Les témoins – à vrai dire les témoins auditifs, personne ne s’étant risqué à aller voir ce qui se passait – entendront deux coups de feu. Le lendemain, les miliciens ont disparu. Sur la plage, Raoul Villain est étendu. Mort.
On n’a jamais su si les Rouges avaient voulu tuer « l’étranger » qui avait dressé une grande croix derrière sa maison ou voulu punir, en connaissance de cause, l’assassin de Jaurès.
(1) Il faut signaler que la mère de Gustave Villain, la grand-mère paternelle de Raoul, donc, était elle aussi largement « dérangée ».
(2) Après avoir été franc-maçon et radical socialiste, Téry était devenu anti-franc-maçon et anti-républicain. Après la guerre de 14-18, il redeviendra violemment… pacifiste.

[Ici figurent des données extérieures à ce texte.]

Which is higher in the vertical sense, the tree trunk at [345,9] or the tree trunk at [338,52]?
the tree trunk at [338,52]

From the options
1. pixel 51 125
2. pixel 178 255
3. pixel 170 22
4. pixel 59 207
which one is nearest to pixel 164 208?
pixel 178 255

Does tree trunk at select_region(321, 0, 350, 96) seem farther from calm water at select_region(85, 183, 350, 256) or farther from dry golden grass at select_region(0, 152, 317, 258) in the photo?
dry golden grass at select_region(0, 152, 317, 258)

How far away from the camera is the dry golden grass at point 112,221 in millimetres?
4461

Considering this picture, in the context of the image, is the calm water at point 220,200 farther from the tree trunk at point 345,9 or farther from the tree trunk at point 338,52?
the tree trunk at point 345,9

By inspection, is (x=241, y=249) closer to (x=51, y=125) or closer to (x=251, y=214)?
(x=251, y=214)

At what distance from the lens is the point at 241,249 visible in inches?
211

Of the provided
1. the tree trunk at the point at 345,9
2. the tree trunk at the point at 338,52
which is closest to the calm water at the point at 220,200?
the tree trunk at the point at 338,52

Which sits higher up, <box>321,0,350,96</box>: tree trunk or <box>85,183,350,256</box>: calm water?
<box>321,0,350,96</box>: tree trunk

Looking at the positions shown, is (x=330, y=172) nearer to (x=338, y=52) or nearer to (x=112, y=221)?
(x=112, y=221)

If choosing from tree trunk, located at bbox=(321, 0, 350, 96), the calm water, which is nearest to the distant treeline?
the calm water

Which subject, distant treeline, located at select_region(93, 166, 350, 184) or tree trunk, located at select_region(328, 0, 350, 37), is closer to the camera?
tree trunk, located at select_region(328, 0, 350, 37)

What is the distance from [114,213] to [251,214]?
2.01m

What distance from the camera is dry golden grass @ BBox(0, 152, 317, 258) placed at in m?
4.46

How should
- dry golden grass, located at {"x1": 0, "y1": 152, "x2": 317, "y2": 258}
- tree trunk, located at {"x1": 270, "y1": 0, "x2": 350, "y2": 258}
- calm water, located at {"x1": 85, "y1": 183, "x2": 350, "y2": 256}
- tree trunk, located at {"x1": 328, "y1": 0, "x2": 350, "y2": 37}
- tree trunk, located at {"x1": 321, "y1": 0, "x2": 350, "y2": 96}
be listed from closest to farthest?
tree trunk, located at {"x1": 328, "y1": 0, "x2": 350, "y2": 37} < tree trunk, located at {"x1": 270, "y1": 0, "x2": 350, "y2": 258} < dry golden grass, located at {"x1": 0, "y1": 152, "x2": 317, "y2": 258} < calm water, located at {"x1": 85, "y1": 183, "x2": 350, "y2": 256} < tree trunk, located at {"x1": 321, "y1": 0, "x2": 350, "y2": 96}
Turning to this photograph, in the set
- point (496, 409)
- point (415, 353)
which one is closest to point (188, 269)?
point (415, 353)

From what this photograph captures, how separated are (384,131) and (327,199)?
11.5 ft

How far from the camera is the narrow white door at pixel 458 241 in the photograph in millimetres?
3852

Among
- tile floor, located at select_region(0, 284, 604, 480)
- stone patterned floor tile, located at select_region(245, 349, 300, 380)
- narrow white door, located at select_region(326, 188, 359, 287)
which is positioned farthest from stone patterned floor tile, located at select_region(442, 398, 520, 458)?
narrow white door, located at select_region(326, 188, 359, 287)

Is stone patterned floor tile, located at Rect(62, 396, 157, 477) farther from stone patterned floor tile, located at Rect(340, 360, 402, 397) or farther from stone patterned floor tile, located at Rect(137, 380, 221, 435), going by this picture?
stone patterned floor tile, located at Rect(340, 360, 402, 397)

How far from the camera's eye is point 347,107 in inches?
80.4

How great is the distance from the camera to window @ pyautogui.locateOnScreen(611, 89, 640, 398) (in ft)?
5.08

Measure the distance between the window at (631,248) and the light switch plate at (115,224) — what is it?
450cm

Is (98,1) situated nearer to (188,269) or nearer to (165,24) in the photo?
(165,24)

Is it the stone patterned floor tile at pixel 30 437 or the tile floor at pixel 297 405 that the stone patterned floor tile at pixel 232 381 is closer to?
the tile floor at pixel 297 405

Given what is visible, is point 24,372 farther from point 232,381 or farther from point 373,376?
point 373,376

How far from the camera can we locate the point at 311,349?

Avant-guerre, il anime l’hebdomadaire L’Œuvre avec Urbain Gohier.
(3) Syndicaliste révolutionnaire, animateur de journaux insurrectionnels, Le Père Peinard, La Sociale, Emile Pouget était alors secrétaire général adjoint de la CGT.
(4) Mais une seule balle atteindra le leader socialiste.
(5) Villain passera cette nuit-là chez Marc Sangnier, boulevard Raspail.
(6) Il sera condamné à cent francs d’amende.
(7) Paul-René Gauguin était communiste.